Quantitative Easing, or “How will you pay for it?’

Parliament Notes

QE, or printing money, is capitalism’s cunning plan to overcome economic and financial crises.   In the massive economic crisis of the 1930s, the US state financed public works with money it hadn’t ‘earned’ from taxes.  The economies of the US and Europe have practised it since to avoid the worst disasters of the 2007/8 financial crash (and the money went to the banks in difficulty).  And now the government has found the money to pay for the Coronavirus crisis.   The money goes to individuals (furlough) and employers. This becomes ‘people’s QE’ as opposed to QE as such.  The difference is in the use to which the created money is put.

Nobody likes this: the capitalists don’t like to admit state intervention keeps the system afloat, and the left think QE makes the rich richer, banks don’t work for the common interest, and some don’t think capitalism should be kept afloat at all.  Nobody is sure if QE should be a temporary measure to deal with emergencies, or if it can be a long term policy, or even the normal state of affairs.  There is no shirking the question.  Labour will always be accused of being irresponsible if it can’t come up with answers to ‘how they will pay for it’.  

These are the questions the Lords Economic Affairs Committee has been debating since January this year. In their own words:

“The committee is examining Quantitative Easing in the context of the Bank of England’s operational independence, its accountability and the transparency of its decision-making. It is also considering the economic effects of Quantitative Easing, what risks are entailed, its distributional impacts and the future of the programme.”

[Records drawn from a data source]
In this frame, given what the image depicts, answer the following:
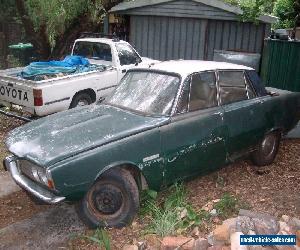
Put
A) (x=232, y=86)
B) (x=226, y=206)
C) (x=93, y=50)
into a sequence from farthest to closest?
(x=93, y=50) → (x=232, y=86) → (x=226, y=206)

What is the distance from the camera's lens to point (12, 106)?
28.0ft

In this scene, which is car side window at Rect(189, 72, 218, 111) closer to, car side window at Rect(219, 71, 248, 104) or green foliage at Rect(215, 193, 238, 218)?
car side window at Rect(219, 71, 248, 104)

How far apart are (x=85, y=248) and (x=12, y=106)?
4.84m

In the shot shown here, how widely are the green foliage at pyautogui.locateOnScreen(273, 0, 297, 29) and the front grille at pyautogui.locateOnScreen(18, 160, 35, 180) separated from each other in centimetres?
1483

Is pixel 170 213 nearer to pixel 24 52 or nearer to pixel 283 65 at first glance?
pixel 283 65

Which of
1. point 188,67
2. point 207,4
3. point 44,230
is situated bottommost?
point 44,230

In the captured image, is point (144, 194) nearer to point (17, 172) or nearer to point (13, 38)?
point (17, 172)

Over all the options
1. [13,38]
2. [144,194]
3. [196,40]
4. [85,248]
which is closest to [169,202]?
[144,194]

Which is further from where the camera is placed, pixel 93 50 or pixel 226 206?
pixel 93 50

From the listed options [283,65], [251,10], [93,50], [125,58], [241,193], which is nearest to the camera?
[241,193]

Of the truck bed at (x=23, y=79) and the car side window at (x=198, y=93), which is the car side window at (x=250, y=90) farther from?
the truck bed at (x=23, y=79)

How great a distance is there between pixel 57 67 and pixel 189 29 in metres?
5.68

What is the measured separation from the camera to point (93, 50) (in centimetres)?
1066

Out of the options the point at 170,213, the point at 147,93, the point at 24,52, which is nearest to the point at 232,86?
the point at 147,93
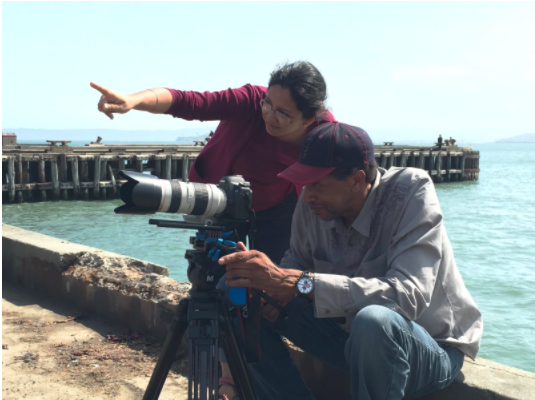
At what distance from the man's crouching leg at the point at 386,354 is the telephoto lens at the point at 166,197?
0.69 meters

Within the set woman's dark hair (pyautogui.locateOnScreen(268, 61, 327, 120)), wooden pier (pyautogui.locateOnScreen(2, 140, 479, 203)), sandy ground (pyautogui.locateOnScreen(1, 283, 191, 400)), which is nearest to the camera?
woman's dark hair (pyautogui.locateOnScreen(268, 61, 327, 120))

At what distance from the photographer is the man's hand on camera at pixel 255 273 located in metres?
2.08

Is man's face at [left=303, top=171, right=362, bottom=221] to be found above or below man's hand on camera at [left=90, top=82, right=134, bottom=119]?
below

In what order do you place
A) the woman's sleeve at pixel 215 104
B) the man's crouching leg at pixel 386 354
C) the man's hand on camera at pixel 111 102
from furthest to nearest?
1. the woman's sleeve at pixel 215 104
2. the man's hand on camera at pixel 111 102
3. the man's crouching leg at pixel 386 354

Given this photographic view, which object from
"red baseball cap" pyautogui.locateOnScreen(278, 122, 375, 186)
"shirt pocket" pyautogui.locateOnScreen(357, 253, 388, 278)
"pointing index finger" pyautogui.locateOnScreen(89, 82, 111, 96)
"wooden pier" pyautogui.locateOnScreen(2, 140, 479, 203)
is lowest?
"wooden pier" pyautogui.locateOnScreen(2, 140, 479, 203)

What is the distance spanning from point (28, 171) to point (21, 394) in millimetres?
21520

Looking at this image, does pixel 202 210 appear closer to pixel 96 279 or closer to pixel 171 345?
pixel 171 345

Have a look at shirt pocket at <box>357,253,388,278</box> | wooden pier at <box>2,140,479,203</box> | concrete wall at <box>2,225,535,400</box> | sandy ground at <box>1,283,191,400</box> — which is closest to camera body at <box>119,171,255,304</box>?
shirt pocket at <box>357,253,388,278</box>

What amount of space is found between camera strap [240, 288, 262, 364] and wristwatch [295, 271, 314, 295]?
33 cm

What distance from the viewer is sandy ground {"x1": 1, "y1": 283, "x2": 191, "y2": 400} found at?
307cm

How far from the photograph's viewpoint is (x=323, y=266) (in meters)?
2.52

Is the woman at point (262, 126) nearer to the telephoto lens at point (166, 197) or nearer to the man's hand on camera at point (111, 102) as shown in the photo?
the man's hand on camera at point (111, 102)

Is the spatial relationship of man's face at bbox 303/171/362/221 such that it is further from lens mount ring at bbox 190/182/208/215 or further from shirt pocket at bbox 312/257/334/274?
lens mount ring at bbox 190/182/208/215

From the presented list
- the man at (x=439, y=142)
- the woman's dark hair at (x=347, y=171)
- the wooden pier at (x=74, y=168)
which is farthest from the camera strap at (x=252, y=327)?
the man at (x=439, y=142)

* * *

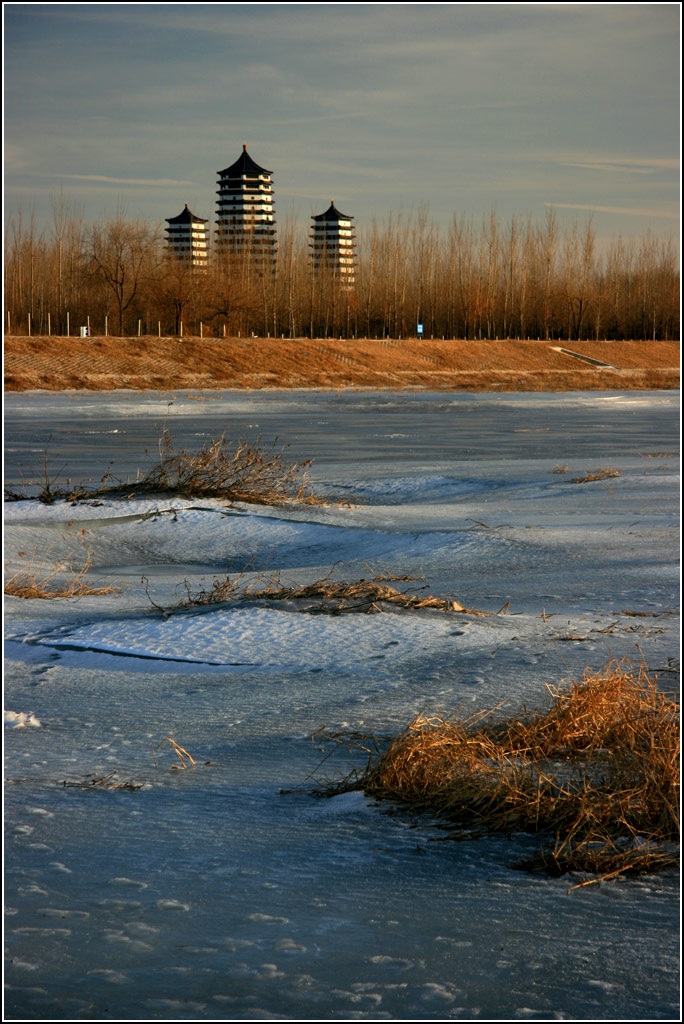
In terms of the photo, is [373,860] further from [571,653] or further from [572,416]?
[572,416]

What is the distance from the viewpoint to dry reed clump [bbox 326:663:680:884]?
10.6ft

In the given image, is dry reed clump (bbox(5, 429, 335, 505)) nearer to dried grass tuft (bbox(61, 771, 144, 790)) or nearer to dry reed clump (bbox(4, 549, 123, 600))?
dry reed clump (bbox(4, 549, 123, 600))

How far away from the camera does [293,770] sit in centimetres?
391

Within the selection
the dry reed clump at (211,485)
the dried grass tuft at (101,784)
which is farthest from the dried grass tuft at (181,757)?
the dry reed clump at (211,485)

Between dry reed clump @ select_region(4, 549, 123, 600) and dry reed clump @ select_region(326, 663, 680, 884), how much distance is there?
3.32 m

What you will do:
a) Answer these questions about the quantitative easing text, one per line:
(i) During the 2007/8 financial crash, where did the money go?
(ii) Which committee has been debating these questions, and since when?
(iii) What will Labour always be accused of if it can't answer "how they will pay for it"?
b) Go on with the quantitative easing text from where it stops.
The lines play no part in these tasks.

Answers by task:
a)
(i) To the banks in difficulty.
(ii) The Lords Economic Affairs Committee, since January this year.
(iii) Being irresponsible.

b)
Sessions were held on February 2, March 23, April 13, 20, 22, 27.  A report will be issued.

We intend to give extracts from all the sessions and we begin with session 2, with witnesses Adair Turner and Charles Goodhart, both saying very interesting things.

The full text of that session can be found here:   https://labouraffairs.com/lords-qe-report-discussion-2/

Lords Economic Affairs Committee enquiry on QE

Session 2, March 23

[Usefulness of QE]

Adair Turner (Lord Turner of Ecchinswell)

… what QE is doing now is what it has been doing for many years in Japan. It is lubricating a fiscal expansion and making it easy for the Government to run large fiscal deficits without the danger of setting a rise in interest rates. The direct impetus to stimulating the economy is coming through the fiscal deficit and QE is lubricating it. 

It is essentially doing what the monetary policy of the Fed did between 1942 and 1951….

[QE and Covid.  QE is acceptable in certain circumstances.]

We are also in the very particular and strange circumstance of Covid‑19. We have the additional strange feature of a whole load of people earning income and accumulating money balances who cannot spend them in the hospitality and leisure sector, with the Government running large fiscal deficits on furlough to support the hospitality and leisure sector. This is a specific circumstance that we did not anticipate, but in that specific circumstance it is also appropriate to run very large fiscal deficits and quite reasonable for the Bank to buy those bonds to lubricate that.

[The question is whether] bond purchases are permanent and for ever, rather than an exercise that you intend to reverse at some time.

Charles Goodhart:

… My expectation is that central bankers will go on saying that at some time they will reverse QE—but when?…

[Question: does QE increase inequality?]  it does not increase income inequality, it increases wealth inequality [because it increases the price of assets, including housing; it creates a brake on geographical mobility, as people can’t afford housing in richer areas of the country]

Adair Turner

[on the question of whether inflation will rise, he says that inflation won’t rise because of automation] We have effectively a kind of reserve army of robots rather than a reserve army of labour [in other words, the unemployed are no longer seen as a reserve army of labour].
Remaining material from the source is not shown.